EXERCISE GOAL
Starting at the beginning of the entries and stopping after the line that contains "3. point 20,557", lay out those lines as a numbered list, with blank lines and pictures left out.

##### DATA FOR THE TASK

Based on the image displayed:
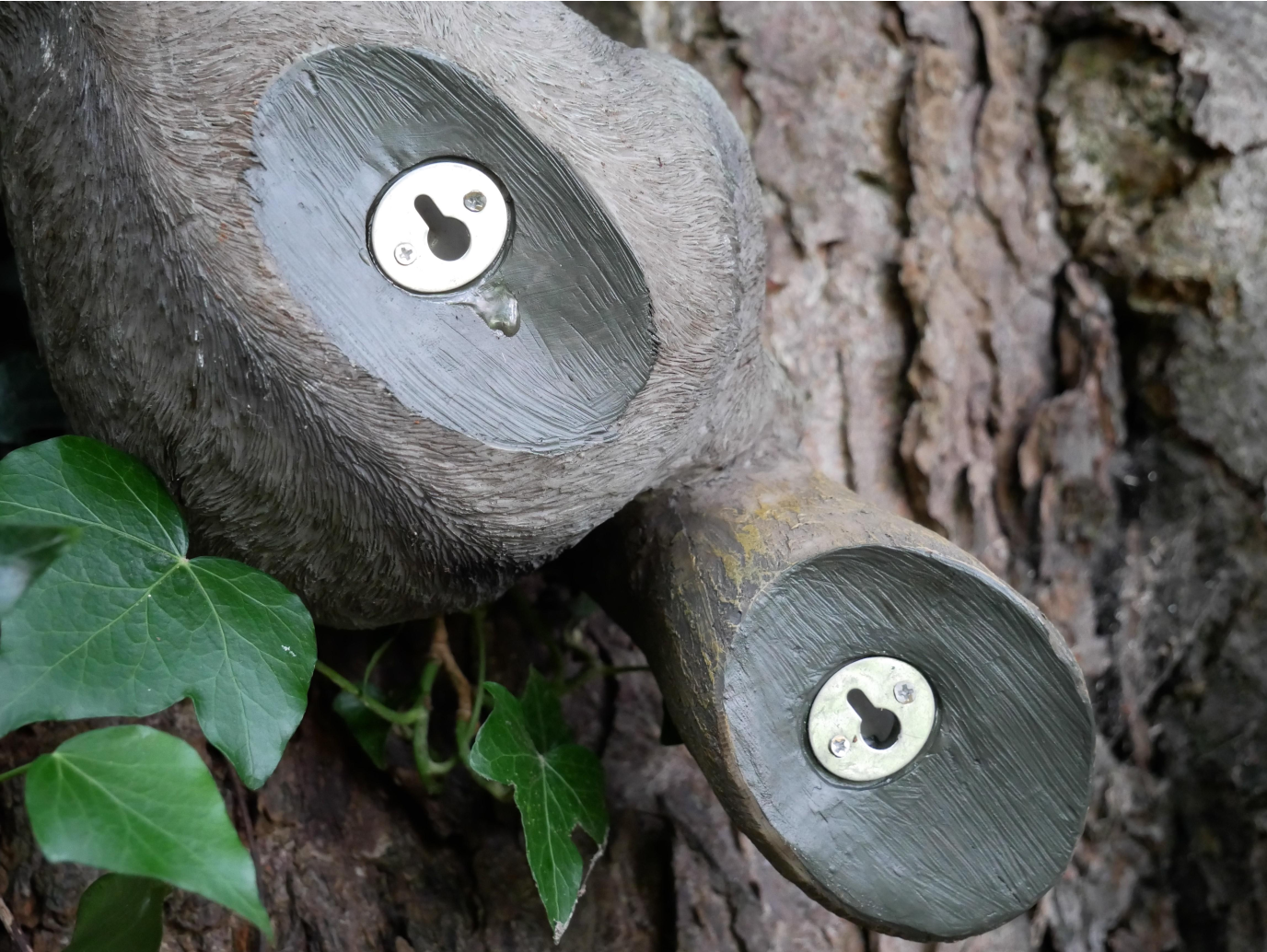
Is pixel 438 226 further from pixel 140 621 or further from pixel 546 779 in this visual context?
pixel 546 779

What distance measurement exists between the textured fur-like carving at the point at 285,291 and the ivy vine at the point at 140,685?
1.7 inches

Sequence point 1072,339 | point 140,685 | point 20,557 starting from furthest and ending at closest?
1. point 1072,339
2. point 140,685
3. point 20,557

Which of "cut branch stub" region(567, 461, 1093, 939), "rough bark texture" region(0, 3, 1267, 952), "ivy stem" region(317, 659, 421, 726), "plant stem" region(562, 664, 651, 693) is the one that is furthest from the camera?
"rough bark texture" region(0, 3, 1267, 952)

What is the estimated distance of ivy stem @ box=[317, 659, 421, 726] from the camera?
36.4 inches

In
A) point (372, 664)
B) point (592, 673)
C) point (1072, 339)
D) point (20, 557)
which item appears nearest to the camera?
point (20, 557)

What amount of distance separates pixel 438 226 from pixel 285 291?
0.11 metres

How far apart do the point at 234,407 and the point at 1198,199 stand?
115 centimetres

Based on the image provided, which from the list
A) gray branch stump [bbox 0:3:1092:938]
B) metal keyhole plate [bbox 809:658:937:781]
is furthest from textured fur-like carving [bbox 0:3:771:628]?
metal keyhole plate [bbox 809:658:937:781]

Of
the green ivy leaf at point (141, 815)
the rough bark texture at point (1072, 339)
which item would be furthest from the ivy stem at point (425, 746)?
the green ivy leaf at point (141, 815)

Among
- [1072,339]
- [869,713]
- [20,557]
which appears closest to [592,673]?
[869,713]

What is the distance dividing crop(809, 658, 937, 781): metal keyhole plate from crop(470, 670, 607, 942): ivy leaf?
0.22m

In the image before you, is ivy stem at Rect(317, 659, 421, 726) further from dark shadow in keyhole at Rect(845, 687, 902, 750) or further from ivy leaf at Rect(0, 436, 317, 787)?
dark shadow in keyhole at Rect(845, 687, 902, 750)

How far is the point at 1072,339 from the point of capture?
133cm

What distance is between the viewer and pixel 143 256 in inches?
26.1
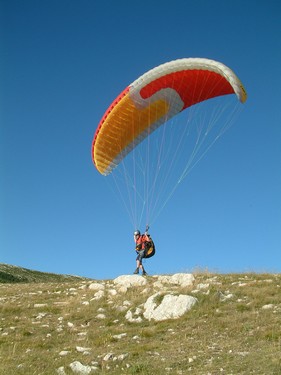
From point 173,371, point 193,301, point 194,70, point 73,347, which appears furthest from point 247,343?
point 194,70

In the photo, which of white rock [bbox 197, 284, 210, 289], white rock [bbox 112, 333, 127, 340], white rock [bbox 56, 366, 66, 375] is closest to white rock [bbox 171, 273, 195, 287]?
white rock [bbox 197, 284, 210, 289]

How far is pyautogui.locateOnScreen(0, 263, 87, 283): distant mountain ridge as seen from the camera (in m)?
43.8

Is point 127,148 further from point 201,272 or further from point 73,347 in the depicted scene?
point 73,347

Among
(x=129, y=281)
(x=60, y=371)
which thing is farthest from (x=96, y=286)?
(x=60, y=371)

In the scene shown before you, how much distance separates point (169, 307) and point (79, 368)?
432 cm

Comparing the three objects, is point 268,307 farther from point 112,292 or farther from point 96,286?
point 96,286

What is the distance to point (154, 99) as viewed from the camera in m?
23.8

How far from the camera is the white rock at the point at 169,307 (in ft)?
46.8

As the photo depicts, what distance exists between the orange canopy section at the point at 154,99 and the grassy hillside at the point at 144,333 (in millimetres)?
8159

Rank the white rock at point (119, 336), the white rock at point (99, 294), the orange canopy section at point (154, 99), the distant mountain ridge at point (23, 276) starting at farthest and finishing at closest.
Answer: the distant mountain ridge at point (23, 276) → the orange canopy section at point (154, 99) → the white rock at point (99, 294) → the white rock at point (119, 336)

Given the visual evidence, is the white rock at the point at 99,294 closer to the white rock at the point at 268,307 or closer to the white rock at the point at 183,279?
the white rock at the point at 183,279

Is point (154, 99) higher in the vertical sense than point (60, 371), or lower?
higher

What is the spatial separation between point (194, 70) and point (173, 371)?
15.0 metres

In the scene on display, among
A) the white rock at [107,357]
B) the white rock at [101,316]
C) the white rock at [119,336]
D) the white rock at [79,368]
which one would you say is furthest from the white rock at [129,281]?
the white rock at [79,368]
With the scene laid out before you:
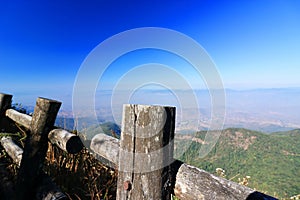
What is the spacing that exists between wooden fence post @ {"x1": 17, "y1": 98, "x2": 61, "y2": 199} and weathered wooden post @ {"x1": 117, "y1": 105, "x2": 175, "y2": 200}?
143cm

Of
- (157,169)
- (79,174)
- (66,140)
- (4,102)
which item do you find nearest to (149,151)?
(157,169)

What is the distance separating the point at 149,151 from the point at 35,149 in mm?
1725

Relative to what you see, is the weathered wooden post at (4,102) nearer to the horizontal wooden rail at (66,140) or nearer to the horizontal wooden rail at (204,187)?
A: the horizontal wooden rail at (66,140)

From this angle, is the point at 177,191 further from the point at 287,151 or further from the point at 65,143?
the point at 287,151

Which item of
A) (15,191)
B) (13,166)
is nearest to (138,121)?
(15,191)

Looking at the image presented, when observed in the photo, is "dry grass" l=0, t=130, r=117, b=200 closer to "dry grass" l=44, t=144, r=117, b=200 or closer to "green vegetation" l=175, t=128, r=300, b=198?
"dry grass" l=44, t=144, r=117, b=200

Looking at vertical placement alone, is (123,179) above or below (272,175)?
above

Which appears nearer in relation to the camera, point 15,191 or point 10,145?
point 15,191

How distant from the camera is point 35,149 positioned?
233cm

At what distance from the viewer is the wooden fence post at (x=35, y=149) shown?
2.32 metres

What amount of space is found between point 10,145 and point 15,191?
→ 1140 millimetres

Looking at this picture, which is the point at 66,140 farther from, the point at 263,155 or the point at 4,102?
the point at 263,155

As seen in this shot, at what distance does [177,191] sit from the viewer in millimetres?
1259

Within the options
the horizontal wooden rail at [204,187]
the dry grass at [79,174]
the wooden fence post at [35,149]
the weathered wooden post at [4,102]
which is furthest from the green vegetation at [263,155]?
the horizontal wooden rail at [204,187]
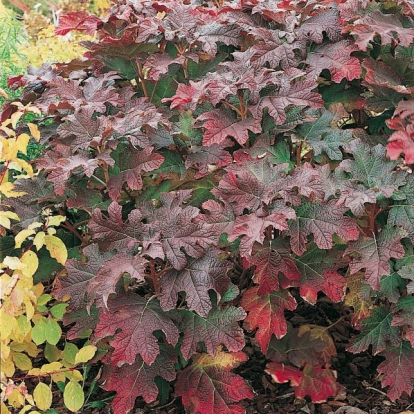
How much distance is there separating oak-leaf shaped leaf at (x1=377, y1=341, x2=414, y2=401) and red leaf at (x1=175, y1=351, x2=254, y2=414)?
44cm

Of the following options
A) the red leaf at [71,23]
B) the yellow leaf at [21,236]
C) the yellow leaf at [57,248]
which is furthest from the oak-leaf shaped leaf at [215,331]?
the red leaf at [71,23]

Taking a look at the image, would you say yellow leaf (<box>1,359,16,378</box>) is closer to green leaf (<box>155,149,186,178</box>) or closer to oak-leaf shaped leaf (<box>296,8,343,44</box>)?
green leaf (<box>155,149,186,178</box>)

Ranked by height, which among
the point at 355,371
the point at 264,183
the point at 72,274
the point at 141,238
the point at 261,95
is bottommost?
the point at 355,371

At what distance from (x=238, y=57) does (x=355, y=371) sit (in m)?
1.26

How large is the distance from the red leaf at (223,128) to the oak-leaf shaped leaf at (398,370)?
0.85 meters

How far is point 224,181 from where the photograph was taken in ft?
6.94

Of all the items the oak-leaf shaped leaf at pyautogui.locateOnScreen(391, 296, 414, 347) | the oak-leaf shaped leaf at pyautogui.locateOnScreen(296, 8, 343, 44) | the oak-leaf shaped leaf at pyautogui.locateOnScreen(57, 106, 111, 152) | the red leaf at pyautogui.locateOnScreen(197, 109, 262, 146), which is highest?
the oak-leaf shaped leaf at pyautogui.locateOnScreen(296, 8, 343, 44)

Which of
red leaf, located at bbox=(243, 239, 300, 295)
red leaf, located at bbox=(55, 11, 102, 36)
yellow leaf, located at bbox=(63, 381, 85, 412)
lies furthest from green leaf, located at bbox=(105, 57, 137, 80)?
yellow leaf, located at bbox=(63, 381, 85, 412)

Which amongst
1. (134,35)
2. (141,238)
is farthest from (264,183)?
(134,35)

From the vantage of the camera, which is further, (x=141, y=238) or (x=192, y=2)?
(x=192, y=2)

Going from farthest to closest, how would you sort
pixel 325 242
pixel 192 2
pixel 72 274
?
1. pixel 192 2
2. pixel 72 274
3. pixel 325 242

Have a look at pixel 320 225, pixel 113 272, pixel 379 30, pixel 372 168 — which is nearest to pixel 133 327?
pixel 113 272

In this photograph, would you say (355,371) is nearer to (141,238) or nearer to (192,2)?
(141,238)

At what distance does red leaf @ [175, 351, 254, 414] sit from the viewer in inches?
86.4
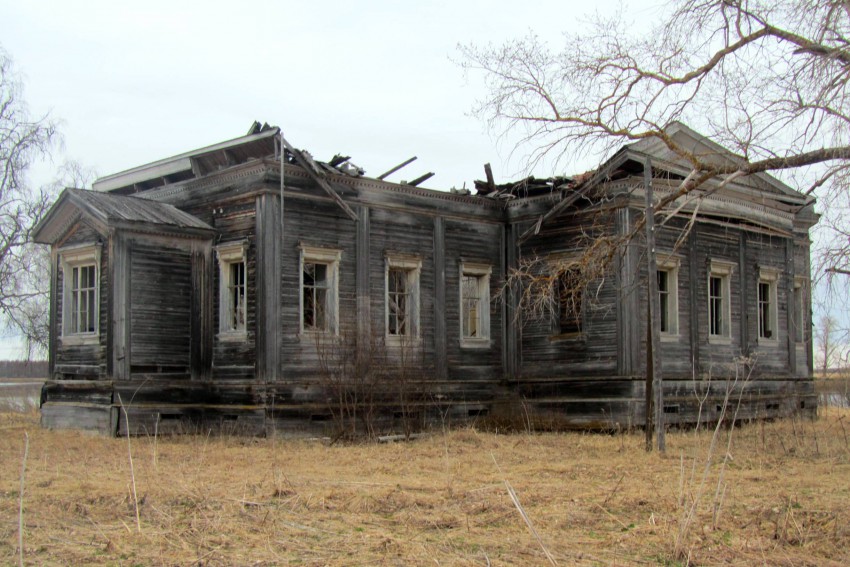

##########

FINAL ANSWER
1. Based on the image displayed:
2. Is pixel 438 226 further from pixel 140 621 or further from pixel 546 779 in this visual context?
3. pixel 546 779
4. What distance measurement exists between the textured fur-like carving at the point at 285,291 and the ivy vine at the point at 140,685?
5. 1.7 inches
6. Sequence point 1072,339 | point 140,685 | point 20,557 starting from furthest and ending at closest?
7. 1. point 1072,339
8. 2. point 140,685
9. 3. point 20,557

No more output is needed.